→ **EXTRACT**
▼

Older blog entries for Bram (starting at number 65)

29 Mar 2003 (updated 29 Mar 2003 at 05:51 UTC) »
CodeCon

The CodeCon 2003 archives are now on codecon.org. We had lots of great presentations this year, those of you who missed it can now hear them.

BitTorrent

Pushed out a new release yesterday, and a bugfix release today. Get it on the download page.

tjansen: requiring hosters of big content to purchase a big net connection and then recoup the costs later would force them to take on a huge risk, and slow down new deployments immensely. Besides, we don't have micropayments and won't for the forseeable future, so the point is moot.

Bayesian Filtering

brondsem: Counting a repeated instance multiple times causes long messages to be weighed disproportionately. Each message either is or is not a spam, a long spam message does not count as two pieces of spam.

Also, if a non-spam message is about mortgages it's likely to contain the word 'mortgage' many times. Counting that commonly used spam word against it repeatedly is much more likely to tag it as spam, when in fact the repeated instances are just as likely to occur in non-spam as spam.

The idea behind only counting a few words is to not make all messages look the same. If you count all the words in all messages then most messages wind up with pretty much the same average value.

You are absolutely right that real backtracing is needed to know for sure though. Anyone who's setting up a spam filtering system please save all your spams and set it up so you can easily do backtracing and find out the number of false positives and false negatives different techniques would have hit.

▲

→ **EXCERPTED DATA**

▼

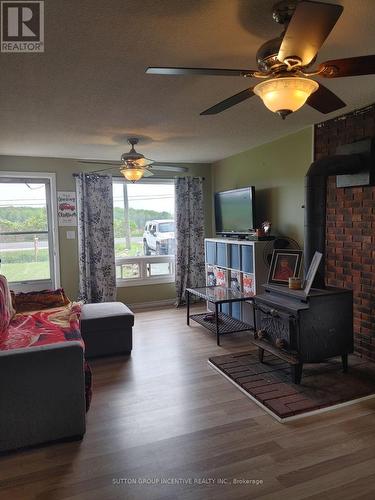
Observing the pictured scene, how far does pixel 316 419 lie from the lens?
2383mm

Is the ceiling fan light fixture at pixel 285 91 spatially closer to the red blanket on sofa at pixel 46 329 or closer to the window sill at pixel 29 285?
the red blanket on sofa at pixel 46 329

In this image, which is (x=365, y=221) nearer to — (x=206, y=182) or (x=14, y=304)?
(x=206, y=182)

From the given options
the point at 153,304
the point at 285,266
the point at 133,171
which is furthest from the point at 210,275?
the point at 133,171

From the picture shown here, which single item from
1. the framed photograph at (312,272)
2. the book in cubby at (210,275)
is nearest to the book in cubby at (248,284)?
the book in cubby at (210,275)

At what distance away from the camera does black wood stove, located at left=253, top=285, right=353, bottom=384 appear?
2.75 m

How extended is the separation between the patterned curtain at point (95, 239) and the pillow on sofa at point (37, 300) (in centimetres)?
111

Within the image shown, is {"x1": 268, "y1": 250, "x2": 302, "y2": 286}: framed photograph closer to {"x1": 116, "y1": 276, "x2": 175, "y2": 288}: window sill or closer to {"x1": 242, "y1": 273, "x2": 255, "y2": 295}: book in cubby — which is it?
{"x1": 242, "y1": 273, "x2": 255, "y2": 295}: book in cubby

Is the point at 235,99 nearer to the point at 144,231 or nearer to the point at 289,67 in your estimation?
the point at 289,67

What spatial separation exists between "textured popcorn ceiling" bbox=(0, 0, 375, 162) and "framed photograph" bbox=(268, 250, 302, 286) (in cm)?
131

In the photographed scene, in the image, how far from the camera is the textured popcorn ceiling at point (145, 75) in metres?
1.64

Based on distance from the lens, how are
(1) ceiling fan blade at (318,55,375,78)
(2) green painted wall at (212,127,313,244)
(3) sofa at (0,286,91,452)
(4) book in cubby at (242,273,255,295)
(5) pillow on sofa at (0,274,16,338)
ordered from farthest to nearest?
(4) book in cubby at (242,273,255,295) < (2) green painted wall at (212,127,313,244) < (5) pillow on sofa at (0,274,16,338) < (3) sofa at (0,286,91,452) < (1) ceiling fan blade at (318,55,375,78)

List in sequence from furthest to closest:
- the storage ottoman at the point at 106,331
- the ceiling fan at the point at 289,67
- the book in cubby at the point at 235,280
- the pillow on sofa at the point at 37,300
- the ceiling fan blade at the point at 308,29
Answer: the book in cubby at the point at 235,280, the pillow on sofa at the point at 37,300, the storage ottoman at the point at 106,331, the ceiling fan at the point at 289,67, the ceiling fan blade at the point at 308,29

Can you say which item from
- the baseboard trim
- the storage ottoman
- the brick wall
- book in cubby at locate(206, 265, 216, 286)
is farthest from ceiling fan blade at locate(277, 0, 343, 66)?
the baseboard trim

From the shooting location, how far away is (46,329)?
10.1ft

▲

→ **PROBLEMS**
A) List every section heading in the blog entry.
B) Copy everything in the records from the line containing "Is the point" down to the end of the records.

→ **FULL ANSWERS**
A)
CodeCon
BitTorrent
Bayesian Filtering

B)
Is the point at 235,99 nearer to the point at 144,231 or nearer to the point at 289,67 in your estimation?
the point at 289,67

What spatial separation exists between "textured popcorn ceiling" bbox=(0, 0, 375, 162) and "framed photograph" bbox=(268, 250, 302, 286) (in cm)?
131

In the photographed scene, in the image, how far from the camera is the textured popcorn ceiling at point (145, 75) in metres?
1.64

Based on distance from the lens, how are
(1) ceiling fan blade at (318,55,375,78)
(2) green painted wall at (212,127,313,244)
(3) sofa at (0,286,91,452)
(4) book in cubby at (242,273,255,295)
(5) pillow on sofa at (0,274,16,338)
ordered from farthest to nearest?
(4) book in cubby at (242,273,255,295) < (2) green painted wall at (212,127,313,244) < (5) pillow on sofa at (0,274,16,338) < (3) sofa at (0,286,91,452) < (1) ceiling fan blade at (318,55,375,78)

List in sequence from furthest to closest:
- the storage ottoman at the point at 106,331
- the ceiling fan at the point at 289,67
- the book in cubby at the point at 235,280
- the pillow on sofa at the point at 37,300
- the ceiling fan blade at the point at 308,29
Answer: the book in cubby at the point at 235,280, the pillow on sofa at the point at 37,300, the storage ottoman at the point at 106,331, the ceiling fan at the point at 289,67, the ceiling fan blade at the point at 308,29

Can you say which item from
- the baseboard trim
- the storage ottoman
- the brick wall
- book in cubby at locate(206, 265, 216, 286)
is farthest from ceiling fan blade at locate(277, 0, 343, 66)?
the baseboard trim

From the shooting location, how far away is (46,329)?
10.1ft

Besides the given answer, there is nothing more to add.